Tucker Carlson, the top-rated Fox News host who has built a following pushing conspiracy theories and lighting into the culture wars, on Friday flirted with a presidential run in his speech to a large gathering of Christian conservative voters in Des Moines, Iowa.
Carlson used the event to blast transgender athletes, high energy prices (and wind turbines), make a glancing mention to Jan. 6 (an issue which hasn’t engaged voters on the right), before ultimately pivoting to an attack on corporate America. The speech ultimately focused on the kind of pocketbook issues that have been engaging many voters this year, themes very familiar to his large cable audience.
Carlson began with a classic tell used by many politician seeking Iowa votes, touting his many trips to the state over the years.
“I think I’ve done the full Grassley,” Carlson said, referring to long-serving Iowa Sen. Chuck Grassley, who’s famous for visiting all the state’s 99 counties during his campaigns — an informal check of a candidate’s seriousness in running for president.
“He’s definitely flirting with it, 100 percent,” said Jon Schweppe, policy director for the social conservative group American Principles Project.
Carlson also delved into one foreign policy subject for which he has been heavily criticized: the Russian invasion of Ukraine. “I’m not a Putin defender, despite what you may have heard, because he’s not the president of my country. And what he does in Ukraine, while I think is historically significant — certainly significant to Ukrainians — is not more significant to me than the cost of gas,” he said to the many gathered for the Family Leader Summit in Des Moines.
Populist conservatives have long yearned for Carlson to launch a bid for the White House, even kicking up chatter through the end of Trump’s time in office. In 2020, New York donors toyed with the idea of supporting a bid by Carlson in 2024, and conservative pundits have long pushed for him to jump in.
But Carlson has consistently tried to tamp down the chatter. When asked recently by journalist Ben Smith, a co-founder of the new outlet Semafor, if he was running for president, Carlson laughed and said, “I’m not running.”
But in Iowa, he still had plenty of barbs and prognostications for the people who do appear to be running.
Regarding President Biden and former President Donald Trump, who Carlson did not mention directly, he said, “Nobody on either side has an ironclad claim to the nomination.” During an extended riff on conservatives valuing mainstream media opinions, he hit former U.N. Ambassador Nikki Haley, who was in Iowa last month, for tweeting words of condolence for George Floyd in 2020.

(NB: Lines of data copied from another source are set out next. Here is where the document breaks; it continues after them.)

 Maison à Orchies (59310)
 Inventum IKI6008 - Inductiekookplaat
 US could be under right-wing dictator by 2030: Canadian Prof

“I’ve always liked Nikki Haley, I would tell it to her face, ‘I like you, I don’t want you in charge of anything,’” Carlson said. “Because the second things get intense ... I want a leader who can still think clearly.”
Carlson did not immediately respond to a request for comment Friday evening after the speech.
His speech, albeit booked six months earlier, lands at a time when the Republican nomination for president seems like it could be a jump ball — Trump’s slipping poll numbers and Florida Gov. Ron DeSantis’s steady climb in popularity have led many analysts to deem the GOP no longer under Trump’s control.
Schweppe, who keeps tabs on the wide-open field of 2024 contenders (none of the big name players have formally announced bids, although Trump again openly teased the idea this week) said Carlson has a powerful position on the right and will have to decide whether or not to jump in the race.
“He has the role that Rush Limbaugh had in the ’90s and he’s very aware of it,” Schweppe said. “Tucker is setting the terms of ’24 right now, he is the moderator. He’ll be hugely influential in terms of setting the topics. He has the bully pulpit.”